Dichtestress macht dicke Luft

Fest steht: Der Dichtestress im Klassenzimmer macht dicke Luft. Zu wenig Sauerstoff, zu wenig Platz, zu enge Verhältnisse. Wie können wir allgemein ein Lernklima schaffen, in dem alle konzentriert und ohne latenten Sauerstoffmangel lernen können? Wie wäre es, wenn nur schon mal die Schulzimmertüren offen blieben (bessere Luftzirkulation), Vorräume, Eingangshallen, Mediatheken, Pausenhallen, Mehrzweckräume, Werkstätten zu multifunktionalen Lernräumen umgewandelt und stets zugänglich gemacht würden und hybride Formen des Lernens weitergeführt würden, so dass nicht alle Schüler:innen zur gleichen Zeit, am gleichen Ort unterrichtet werden müssten. Gelebte Individualisierung also!

[Was zu tun ist]
(1) Beantworten Sie zum ausgewählten Text über Dichtestress im Klassenzimmer die folgenden Fragen knapp:
(a) Welche drei Mängel im Klassenzimmer werden gleich zu Beginn aufgezählt?
(b) Was würde laut Text dadurch verbessert, dass die Schulzimmertüren offen blieben?
(c) Mit welchen zwei Wörtern fasst der Text die vorgeschlagenen Maßnahmen am Schluss zusammen?
(2) Führen Sie den Text über Dichtestress im Klassenzimmer im Anschluss an seinen letzten Satz mit einigen eigenen Sätzen fort.
Das Material spielt hierfür keine Rolle.

[Quellenauszug]
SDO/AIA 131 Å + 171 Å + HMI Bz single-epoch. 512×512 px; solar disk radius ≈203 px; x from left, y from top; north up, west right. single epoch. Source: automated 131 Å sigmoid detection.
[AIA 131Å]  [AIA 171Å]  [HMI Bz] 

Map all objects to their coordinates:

[Endgültige Antworten]
(1)
(a) Zu wenig Sauerstoff, zu wenig Platz und zu enge Verhältnisse.
(b) Die Luftzirkulation.
(c) „Gelebte Individualisierung“.

(2)
Tja, und dann müsste endlich Schluss sein mit den immer gleichen Bunker-Schulhausbauten mit Pultreihen in Klassenzellen für einen traditionellen Lektionenbetrieb. Es braucht Lernlandschaften in offenen luft- und lichtdurchfluteten Räumen, auch Aussenräumen. Ausgerichtet auf Austausch, Lernnischen, Bewegung und Multifunktionalität. Lernorte wären an verschiedensten Orten im Quartier zu finden. Dort, wo das Leben spielt und die Luft auch ohne Messgerät und Luftfilter unbedenklich und geniessbar ist.  

Eine Vision? Nein, ein Luftschloss mit Handlungsauftrag.

Allenlüften war nicht Teil des Versuchs. Stosslüften wird wohl auch hier an der Tagesordnung sein. Wenn ich mir auch vorstelle, dass gesunde Luft hier weniger Mangelware sein dürfte.